Повторять удар нужды не было. Посреди загона лежали рядом Лаврентьев и Буран. Буран тяжело дышал, бока его раздувались и опадали, подобно кузнечным мехам. Из рассеченного лба текла струйка крови. Была она гуще и темней, чем кровь, хлеставшая на снег через изорванное в клочья пальто Лаврентьева.
— Доктора! — заметалась Дарья Васильевна. — Пронину скорей! Что стоите! Человека убило.
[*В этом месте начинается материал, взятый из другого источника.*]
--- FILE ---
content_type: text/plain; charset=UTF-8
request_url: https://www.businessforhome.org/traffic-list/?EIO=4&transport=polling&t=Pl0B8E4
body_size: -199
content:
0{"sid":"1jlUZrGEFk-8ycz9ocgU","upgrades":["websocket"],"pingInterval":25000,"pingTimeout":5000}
Кто–то помчался выполнять ее приказание.
Со всех сторон, прослышав о несчастье, валил к загону народ; перелезали через изгородь. Женщины охали, утирали глаза платками, мужчины угрюмо молчали. Антон Иванович нагнулся, приложил ухо к губам Лаврентьева, слушал дыхание.
— Вроде нету?.. — Он растерянно поднял голову. — Не дышит.
— Ой!.. — сорвался женский голос.
— Людоеда какого вырастили! — Анохин зло пнул валенком в бок Бурана и выругался от бессилия»
Прибежали запыхавшиеся Катя Пронина, фельдшер Зотова и тетка Дуся с носилками. Катя и Зотова принялись разбирать кровавое тряпье на животе и на боку Лаврентьева. У Кати дрожали руки. От нее толку было мало. Зотова отстранила врача и действовала сама. Фельдшерица всю жизнь провела в деревне, много перевидела всяческих увечий, ко всему привыкла, знала, что прежде всего надо остановить кровь. Но раны Лаврентьева были так велики и ужасны, — даже для Зотовой ужасны, — что она отказалась от попытки закрыть их простыми тампонами.
— Операция, немедленная операция, Екатерина Викторовна! — сказала она, подымаясь на ноги. — Понесемте в больницу. Помогите, товарищи.
Помощников оказалось больше, чем следовало. Пришлось оттеснять народ, уговаривать расступиться. Лаврентьева положили на носилки, за них взялись Носов, Карп Гурьевич, Антон Иванович, Павел Дремов. Шагая в ногу, понесли в тягостной кладбищенской тишине. Были слышны только сухой скрип снега да прерывистое дыхание людей.
Елизавета Степановна не знала о случившемся. Напевая песенку о том, как в Таганроге убили молодого казака, она наводила в доме порядок. Завтра Асюткин день рождения. Молодежь придет, парни с девками. Пашка Дремов явится. Ну что ж, Пашка так Пашка, Не будет же мать стоять на дочкиной дороге. Да и к чему перегораживать ее, дорогу эту. Пашка — малый работящий; если дело ему дать по специальности, не оплошает. В колхозе им довольны. Занозист иной раз. Мужчине и положено быть занозистым. Хуже, если он что овсяный кисель — кислый да холодный.